Vikramaditya Motwane on How 'Udaan' is Finally Profitable After 15 Years

Vikramaditya Motwane and Dulquer Salmaan break down the pullback reshaping budgets, theatres and indie survival.

LAST UPDATED: DEC 03, 2025, 10:21 IST|5 min read
Vikramaditya Motwane talks about the OTT landscape

Filmmaker Vikramaditya Motwane believes the streaming ecosystem is standing at a crossroads, with the "early optimism" being replaced by industry-wide confusion.

Motwane, who is behind some of the most acclaimed streaming titles like Sacred Games, Jubilee and Black Warrant, shed light on the current OTT landscape and said the ambition that the streaming platforms had when it started ten years ago has "shifted" because the growth does not justify the budget.

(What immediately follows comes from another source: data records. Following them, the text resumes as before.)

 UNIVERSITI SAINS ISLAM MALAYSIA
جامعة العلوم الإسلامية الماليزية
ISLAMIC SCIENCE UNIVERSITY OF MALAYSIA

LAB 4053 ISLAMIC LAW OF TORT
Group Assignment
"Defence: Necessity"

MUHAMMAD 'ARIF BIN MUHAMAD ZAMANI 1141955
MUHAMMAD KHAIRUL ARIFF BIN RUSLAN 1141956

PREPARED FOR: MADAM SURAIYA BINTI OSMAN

During THR India's Producers Roundtable 2025, Motwane said the streaming space lacks structure and added, "It's very haphazard. You don't know which film will get picked up for streaming. In the last six months, the only one that I've heard of that actually got a streaming deal is Humans in the Loop which came out on Netflix."

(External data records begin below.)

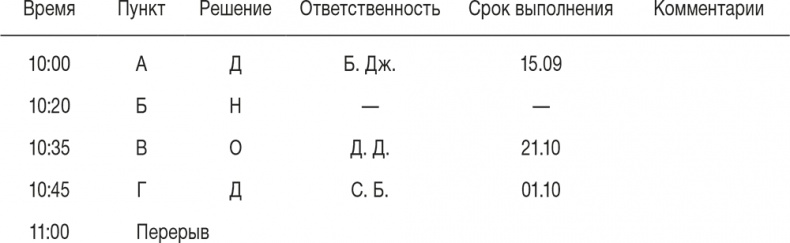 | Время | Пункт | Решение | Ответственность | Срок выполнения | Комментарии |
|---|---|---|---|---|---|
| 10:00 | А | Д | Б. Дж. | 15.09 | |
| 10:20 | Б | Н | — | — | |
| 10:35 | В | О | Д. Д. | 21.10 | |
| 10:45 | Г | Д | С. Б. | 01.10 | |
| 11:00 | Перерыв | | | | |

He explains how streamers increasingly encourage producers to release theatrically with no assured support afterward. Yet he maintains that streaming remains the essential long-term foundation for indies. “Eventually, an indie film is going to have a lifetime, though not from the theatrical box-office.. but from streaming.”

Motwane illustrates this with his smashing 2010 directorial debut Udaan, which found profitability more than a decade after its release. “Anurag called me last year and said, 'Congratulations, Udaan is finally profitable!' After like 15 years. It is only licensing rights that made the film financially successful eventually.”

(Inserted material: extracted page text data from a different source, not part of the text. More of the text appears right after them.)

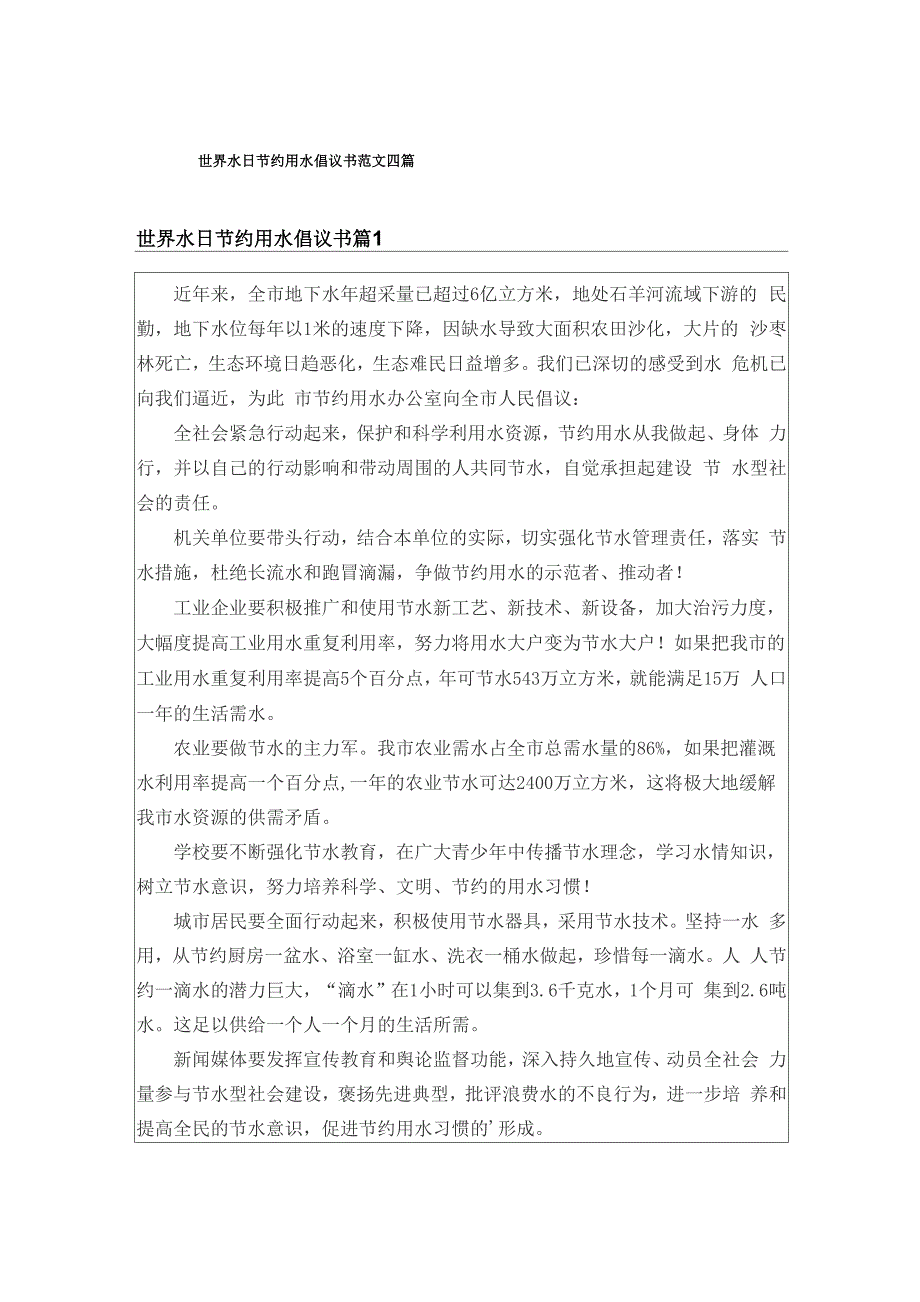 世界水日节约用水倡议书范文四篇

世界水日节约用水倡议书篇1

近年来，全市地下水年超采量已超过6亿立方米，地处石羊河流域下游的 民勤，地下水位每年以1米的速度下降，因缺水导致大面积农田沙化，大片的 沙枣林死亡，生态环境日趋恶化，生态难民日益增多。我们已深切的感受到水 危机已向我们逼近，为此 市节约用水办公室向全市人民倡议：

全社会紧急行动起来，保护和科学利用水资源，节约用水从我做起、身体 力行，并以自己的行动影响和带动周围的人共同节水，自觉承担起建设 节 水型社会的责任。

机关单位要带头行动，结合本单位的实际，切实强化节水管理责任，落实 节水措施，杜绝长流水和跑冒滴漏，争做节约用水的示范者、推动者！

工业企业要积极推广和使用节水新工艺、新技术、新设备，加大治污力度，大幅度提高工业用水重复利用率，努力将用水大户变为节水大户！如果把我市的工业用水重复利用率提高5个百分点，年可节水543万立方米，就能满足15万 人口一年的生活需水。

农业要做节水的主力军。我市农业需水占全市总需水量的86%，如果把灌溉水利用率提高一个百分点,一年的农业节水可达2400万立方米，这将极大地缓解我市水资源的供需矛盾。

学校要不断强化节水教育，在广大青少年中传播节水理念，学习水情知识，树立节水意识，努力培养科学、文明、节约的用水习惯！

城市居民要全面行动起来，积极使用节水器具，采用节水技术。坚持一水 多用，从节约厨房一盆水、浴室一缸水、洗衣一桶水做起，珍惜每一滴水。人 人节约一滴水的潜力巨大，“滴水”在1小时可以集到3.6千克水，1个月可 集到2.6吨水。这足以供给一个人一个月的生活所需。

新闻媒体要发挥宣传教育和舆论监督功能，深入持久地宣传、动员全社会 力量参与节水型社会建设，褒扬先进典型，批评浪费水的不良行为，进一步培 养和提高全民的节水意识，促进节约用水习惯的’形成。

Actor-producer Dulquer Salmaan, who was also present for the roundtable, noted how he has witnessed the same correction play out in the Malayalam film industry.

“When they (OTT) pulled back, in terms of numbers, we went from 250 odd registrations of new films to 60 something. That was a very scary time," Dulquer said, recalling how actors he worked with would openly share their struggles.

"We thought we could go bigger with budgets, we could tell all kinds of stories... there was a major cushioning safety. And then suddenly it got pulled back,” Dulqiuer said and added, how for the Malayalam film industry, it has always been a theatrical-first approach.